Aujourd’hui ces mêmes mots résonnent dans l’auditorium du lycée Michelangiolo, rappelés par les interventions qui se succèdent l’une après l’autre. Chacun a un article qui lui est cher, comme s’il s’agissait d’un enfant. D’autres, les plus âgés d’entre eux, ont un souvenir personnel sur Teresita, une anecdote sur cette femme résistante qui, jusqu’au dernier jour de sa vie, a combattu le fascisme, nouveau comme ancien. Il y a ceux qui se souviennent d’elle pour cette branche de mimosa qu’elle voulut pour la première fois associer au 8 mars, journée des droits de la femme, ceux qui la célèbrent comme férocement anti-staliniste, une position qui lui valut même, en 1950, d’être expulsée du PCI, ceux qui ont marché à ses côtés à Gênes durant le G8 de 2001, à quatre-vingts ans bien sonnés et pourtant si lucide dans son intuition, une fois encore, de la voie à suivre. Vers la fin de la rencontre, tandis que depuis les derniers rangs, certains commencent lentement à quitter la salle, une étudiante se lève. Elle doit avoir 16 ou 17 ans, le même âge que Teresa Mattei quand Mussolini l’expulsa du lycée Michelangiolo et de toutes les écoles du royaume pour insubordination au régime.
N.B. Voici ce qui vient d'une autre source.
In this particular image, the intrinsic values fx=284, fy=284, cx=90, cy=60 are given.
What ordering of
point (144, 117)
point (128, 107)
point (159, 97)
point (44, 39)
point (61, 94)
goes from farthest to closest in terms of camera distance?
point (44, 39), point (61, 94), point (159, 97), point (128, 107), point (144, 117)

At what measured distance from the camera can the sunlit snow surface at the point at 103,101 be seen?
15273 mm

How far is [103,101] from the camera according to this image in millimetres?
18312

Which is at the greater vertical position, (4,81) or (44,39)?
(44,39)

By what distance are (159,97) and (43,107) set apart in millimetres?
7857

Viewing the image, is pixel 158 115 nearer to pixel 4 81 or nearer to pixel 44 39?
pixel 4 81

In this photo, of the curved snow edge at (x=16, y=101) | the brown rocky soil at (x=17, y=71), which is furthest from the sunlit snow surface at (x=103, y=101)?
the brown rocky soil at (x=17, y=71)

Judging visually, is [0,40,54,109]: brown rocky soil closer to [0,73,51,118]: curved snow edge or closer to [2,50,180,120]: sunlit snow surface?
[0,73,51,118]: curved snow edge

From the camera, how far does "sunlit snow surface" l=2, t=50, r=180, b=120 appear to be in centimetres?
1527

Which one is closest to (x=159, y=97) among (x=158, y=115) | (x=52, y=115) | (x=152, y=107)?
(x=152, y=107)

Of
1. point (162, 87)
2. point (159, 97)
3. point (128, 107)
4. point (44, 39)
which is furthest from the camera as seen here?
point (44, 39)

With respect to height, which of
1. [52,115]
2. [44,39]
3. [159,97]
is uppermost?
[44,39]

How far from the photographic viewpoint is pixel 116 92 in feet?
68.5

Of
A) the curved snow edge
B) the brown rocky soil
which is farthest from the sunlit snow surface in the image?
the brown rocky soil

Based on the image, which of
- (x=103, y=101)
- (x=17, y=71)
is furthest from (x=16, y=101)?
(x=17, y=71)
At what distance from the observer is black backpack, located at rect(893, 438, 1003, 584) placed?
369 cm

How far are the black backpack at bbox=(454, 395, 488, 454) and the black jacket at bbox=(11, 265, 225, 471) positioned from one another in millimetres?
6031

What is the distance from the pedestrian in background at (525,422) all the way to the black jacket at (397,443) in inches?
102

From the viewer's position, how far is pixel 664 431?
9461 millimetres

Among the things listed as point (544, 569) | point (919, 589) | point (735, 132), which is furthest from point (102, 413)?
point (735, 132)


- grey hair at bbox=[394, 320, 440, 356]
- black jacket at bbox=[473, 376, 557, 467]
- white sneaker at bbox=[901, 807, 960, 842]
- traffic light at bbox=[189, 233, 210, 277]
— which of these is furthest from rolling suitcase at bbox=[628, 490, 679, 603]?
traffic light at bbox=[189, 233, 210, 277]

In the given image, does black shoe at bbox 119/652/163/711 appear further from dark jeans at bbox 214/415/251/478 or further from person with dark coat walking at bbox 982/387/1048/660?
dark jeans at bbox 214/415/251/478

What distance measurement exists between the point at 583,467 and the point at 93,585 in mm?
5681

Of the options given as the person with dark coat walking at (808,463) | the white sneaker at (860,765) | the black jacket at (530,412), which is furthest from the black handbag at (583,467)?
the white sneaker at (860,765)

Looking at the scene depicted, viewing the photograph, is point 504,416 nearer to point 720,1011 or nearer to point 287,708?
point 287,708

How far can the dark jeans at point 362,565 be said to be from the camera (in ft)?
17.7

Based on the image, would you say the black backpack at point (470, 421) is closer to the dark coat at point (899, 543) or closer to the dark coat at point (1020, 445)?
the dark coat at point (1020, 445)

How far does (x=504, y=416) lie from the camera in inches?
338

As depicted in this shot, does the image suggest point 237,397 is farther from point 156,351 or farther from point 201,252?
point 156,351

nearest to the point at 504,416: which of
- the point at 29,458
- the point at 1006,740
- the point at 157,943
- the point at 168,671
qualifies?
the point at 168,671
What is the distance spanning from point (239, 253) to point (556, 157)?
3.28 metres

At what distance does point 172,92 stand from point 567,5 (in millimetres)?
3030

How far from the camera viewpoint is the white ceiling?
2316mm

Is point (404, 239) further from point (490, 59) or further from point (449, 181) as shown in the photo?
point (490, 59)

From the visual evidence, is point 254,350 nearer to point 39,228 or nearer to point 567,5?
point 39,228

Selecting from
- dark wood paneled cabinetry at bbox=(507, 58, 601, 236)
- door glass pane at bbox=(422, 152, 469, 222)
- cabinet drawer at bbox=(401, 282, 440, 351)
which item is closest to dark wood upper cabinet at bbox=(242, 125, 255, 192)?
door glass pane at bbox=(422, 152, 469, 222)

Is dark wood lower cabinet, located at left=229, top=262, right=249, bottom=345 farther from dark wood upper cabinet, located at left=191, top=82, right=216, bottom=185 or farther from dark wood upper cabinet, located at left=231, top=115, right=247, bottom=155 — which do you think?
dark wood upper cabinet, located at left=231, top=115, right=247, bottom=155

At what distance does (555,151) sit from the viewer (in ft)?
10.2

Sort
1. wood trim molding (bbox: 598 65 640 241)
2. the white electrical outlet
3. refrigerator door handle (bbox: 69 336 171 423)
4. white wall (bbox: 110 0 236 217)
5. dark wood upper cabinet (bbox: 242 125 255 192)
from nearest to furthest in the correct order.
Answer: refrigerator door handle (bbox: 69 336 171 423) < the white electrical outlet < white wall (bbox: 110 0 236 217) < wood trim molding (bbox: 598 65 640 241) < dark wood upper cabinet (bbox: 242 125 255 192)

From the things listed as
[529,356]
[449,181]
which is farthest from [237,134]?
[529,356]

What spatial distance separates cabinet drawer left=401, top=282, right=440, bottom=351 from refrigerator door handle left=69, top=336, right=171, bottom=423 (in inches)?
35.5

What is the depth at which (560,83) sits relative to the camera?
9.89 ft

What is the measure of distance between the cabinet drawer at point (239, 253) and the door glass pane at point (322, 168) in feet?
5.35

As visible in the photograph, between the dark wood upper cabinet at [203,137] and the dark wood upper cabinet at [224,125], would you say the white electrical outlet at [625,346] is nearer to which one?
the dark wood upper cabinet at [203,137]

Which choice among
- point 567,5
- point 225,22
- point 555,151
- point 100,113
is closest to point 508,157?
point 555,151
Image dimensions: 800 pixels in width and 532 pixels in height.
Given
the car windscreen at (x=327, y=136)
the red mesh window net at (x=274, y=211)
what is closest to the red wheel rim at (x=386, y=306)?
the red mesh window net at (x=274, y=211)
Autre histoire, autre temps. La jeune femme s’avance maintenant dans la salle avec un sourire en coin qui ne parvient pas à dissimuler son émotion. Elle tient dans sa main une feuille pliée en quatre. Elle rejoint le podium, baisse légèrement la perche du micro, ouvre la feuille de papier et commence à lire. C’est une phrase que Teresita a offerte à un public de jeunes étudiants comme eux le, 13 juin 2006, la dernière fois qu’elle est retournée dans ce lycée où elle a obtenu son diplôme en candidate libre à cause des fascistes. Ce sont des mots qui vibrent d’une authentique passion citoyenne, peut-être l’acte d’amour le plus touchant qu’on n’ait jamais dédié à la Constitution italienne.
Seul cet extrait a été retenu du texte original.